Herman Greene tells WW he visited the event for a short time to be a mediator. Greene says people told him they felt discomfort with an out-of-state Christian singer who came to Portland in August to lead a worship service for a crowd of thousands of unmasked worshipers, which Feucht dubbed as a “unity” event.

That event occurred at the height of nightly Black Lives Matter protests against the federal government—and Feucht’s visit carried racial and political undertones amid its ostensible call for unity, though Greene says his perception of it wasn’t that it was a racial issue. (Greene is Black, and Feucht is white.)

“Here’s somebody who’s not from the city, trying to come in and say we don’t know what we’re doing,” Greene says. “I went down to say, ‘Are you aware this is what’s being perceived?’ I said that to Sean.”

Greene says he talked to the singer prior to the event and asked him to apologize to the crowd. He says Feucht did so, and then asked Greene’s wife, Nike, to recite a prayer, which she did. (None of the videos posted by Feucht on YouTube included the apology Greene says Feucht made.)

Greene says after the prayer that he and his wife left.

When asked about the concern that he was in front of a crowd of thousands of unmasked attendees, Greene said it wasn’t his job to stop the event but instead to be a peacemaker.

“Those people were there already. My job wasn’t to stop those people from being there, because they were already there,” Greene says. “They were already going to do what they were going to do. My job was to stop anybody else that wasn’t in their space from coming into that space and causing tension.”

When asked about who would’ve caused tension and disrupted the event, Greene said, “There were people from the community that didn’t want them there,” but he did not elaborate further.

He says he can understand people’s concern over the optics of his appearance.

“I hear it, but I was there as a means to bring peace and stop other things from happening,” Greene says. “I’m consistently served to call in a capacity of peace. Show me another video where I’m negating the governor’s orders, show me another picture where I’ve disregarded what the governor said, show me another conversation where this has happened.

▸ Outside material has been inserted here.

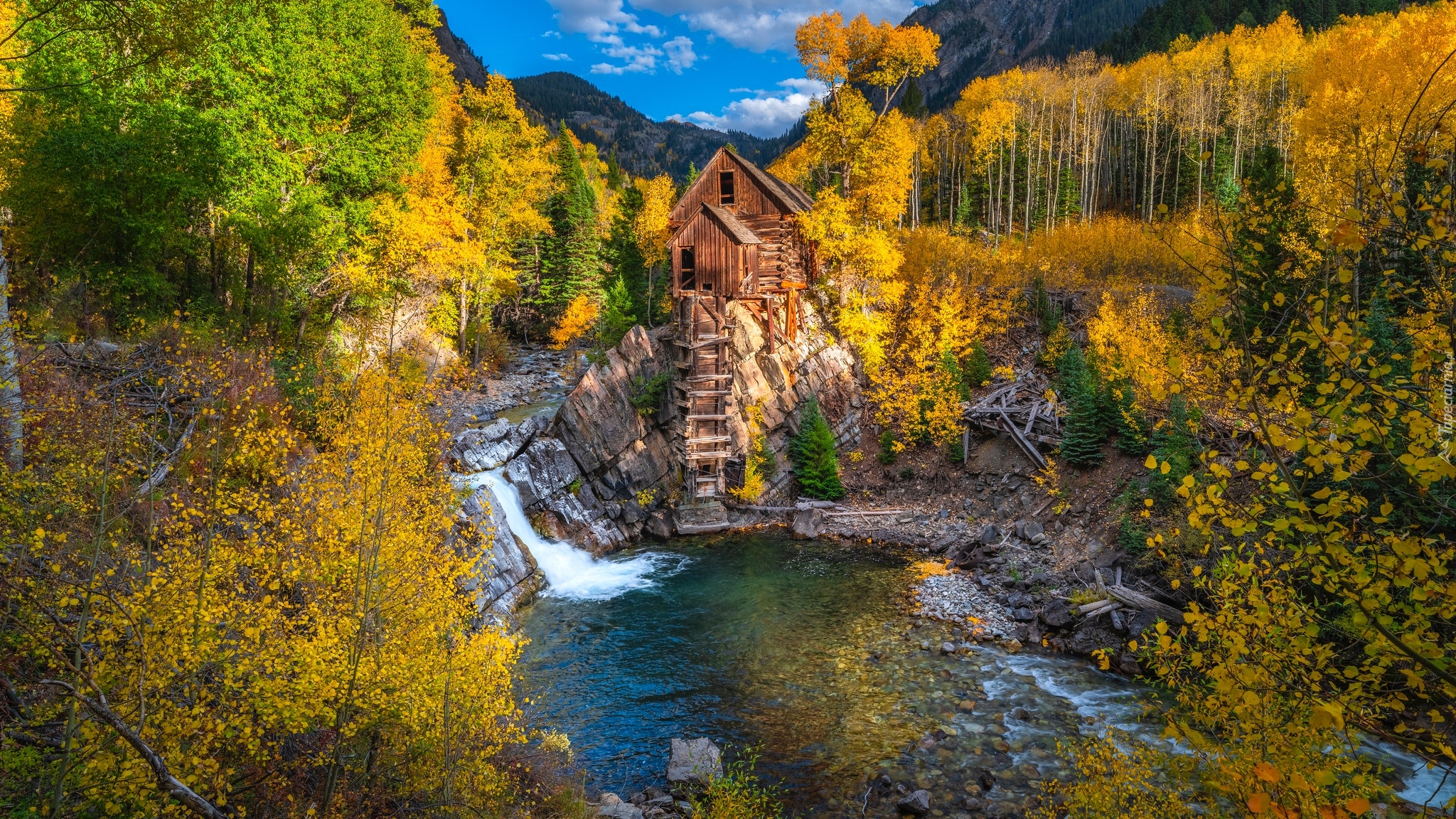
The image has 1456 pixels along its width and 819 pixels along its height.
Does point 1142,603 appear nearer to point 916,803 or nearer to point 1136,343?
point 916,803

You mean to tell me people scrape the bowels of the internet to come up with two pictures to say that I was at somewhere? That’s the best you can come up with? Check the receipts, that’s all I’m saying.”

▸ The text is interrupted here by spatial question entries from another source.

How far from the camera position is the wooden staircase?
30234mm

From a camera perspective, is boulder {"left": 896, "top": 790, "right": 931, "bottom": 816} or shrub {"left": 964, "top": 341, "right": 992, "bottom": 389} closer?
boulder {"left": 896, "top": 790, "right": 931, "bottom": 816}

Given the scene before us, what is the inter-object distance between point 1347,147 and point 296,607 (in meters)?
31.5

Feucht has long, blond hair and sings Christian rock, pop and soft rock. Portland was one of Feucht’s first stops on a concert tour across the country, defying various state health orders.

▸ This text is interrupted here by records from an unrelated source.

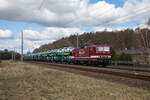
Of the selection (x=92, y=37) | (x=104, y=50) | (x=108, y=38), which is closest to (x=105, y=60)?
(x=104, y=50)

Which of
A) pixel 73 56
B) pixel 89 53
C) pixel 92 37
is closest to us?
pixel 89 53

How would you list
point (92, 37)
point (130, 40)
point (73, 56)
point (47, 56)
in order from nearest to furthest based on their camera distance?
point (73, 56) < point (47, 56) < point (130, 40) < point (92, 37)

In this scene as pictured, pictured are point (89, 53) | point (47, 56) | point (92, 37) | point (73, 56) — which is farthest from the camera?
point (92, 37)

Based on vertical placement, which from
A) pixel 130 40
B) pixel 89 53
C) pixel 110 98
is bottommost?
pixel 110 98

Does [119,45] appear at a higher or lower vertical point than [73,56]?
higher

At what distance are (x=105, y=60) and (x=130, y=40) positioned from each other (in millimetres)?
67709

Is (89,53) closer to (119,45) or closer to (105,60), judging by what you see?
(105,60)

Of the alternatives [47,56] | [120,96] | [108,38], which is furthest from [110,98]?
[108,38]

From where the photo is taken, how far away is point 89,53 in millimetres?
28750

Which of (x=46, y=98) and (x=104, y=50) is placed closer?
(x=46, y=98)

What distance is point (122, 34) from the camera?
3607 inches

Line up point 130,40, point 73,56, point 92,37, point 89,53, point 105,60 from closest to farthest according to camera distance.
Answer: point 105,60, point 89,53, point 73,56, point 130,40, point 92,37

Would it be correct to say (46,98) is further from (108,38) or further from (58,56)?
(108,38)

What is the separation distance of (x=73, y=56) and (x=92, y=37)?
213 feet
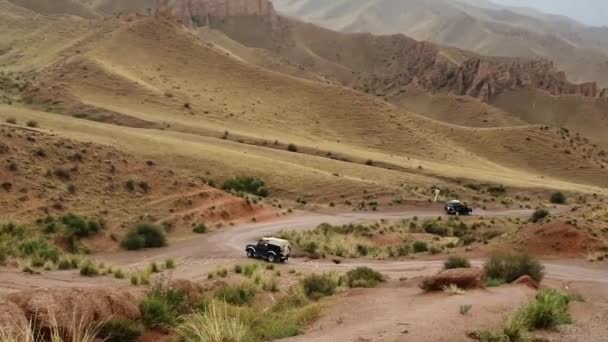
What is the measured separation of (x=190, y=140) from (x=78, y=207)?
3770cm

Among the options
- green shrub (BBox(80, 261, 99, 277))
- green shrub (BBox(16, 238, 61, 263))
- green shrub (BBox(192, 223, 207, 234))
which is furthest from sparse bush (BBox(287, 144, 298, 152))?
green shrub (BBox(80, 261, 99, 277))

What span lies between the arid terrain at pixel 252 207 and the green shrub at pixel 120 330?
7cm

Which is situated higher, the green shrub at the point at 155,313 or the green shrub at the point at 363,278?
the green shrub at the point at 155,313

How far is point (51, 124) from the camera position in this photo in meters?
65.9

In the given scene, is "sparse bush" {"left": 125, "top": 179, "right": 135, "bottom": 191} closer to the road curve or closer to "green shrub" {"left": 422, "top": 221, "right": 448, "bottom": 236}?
the road curve

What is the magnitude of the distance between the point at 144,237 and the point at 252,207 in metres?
15.7

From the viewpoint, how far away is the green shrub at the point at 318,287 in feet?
71.5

On Fox News the day after the Portland event, Feucht said: “Thousands of people, the church showed up and we don’t have the total estimate somewhere between 4 and 7,000: white, Black, Hispanic. We released our song of hope over the city, people gave their life to Jesus, we baptized people in the river.”

In the caption to the YouTube video, Feucht wrote: “We need BOLD and COURAGEOUS pastors that are not only going to stand on our constitutional rights to worship but are going to stand up against the insanity of these laws that are targeting the church.”

For the past year, Portland Public Schools has been navigating how to return kids safely back to school amid the pandemic, even as a debate about safety has often grown rancorous. That makes Greene’s appearance at the unmasked event an issue relevant to the School Board election.

Greene says he didn’t know the event was an anti-masking event until after the media covered it. He says his primary concern was defusing a politically combustible situation in the midst of civil unrest.

“It wasn’t until after it was reported that I knew about the event, as an anti-mask, anti-government event. It was essentially, as I understood it, an event where they wanted to bring our community together,” Greene says. “But the problem was, there were other churches within the community that felt they hadn’t been involved in that process. And now this larger white organization was gonna come in and tell Black America what we’re supposed to be doing. People had taken offense to that.”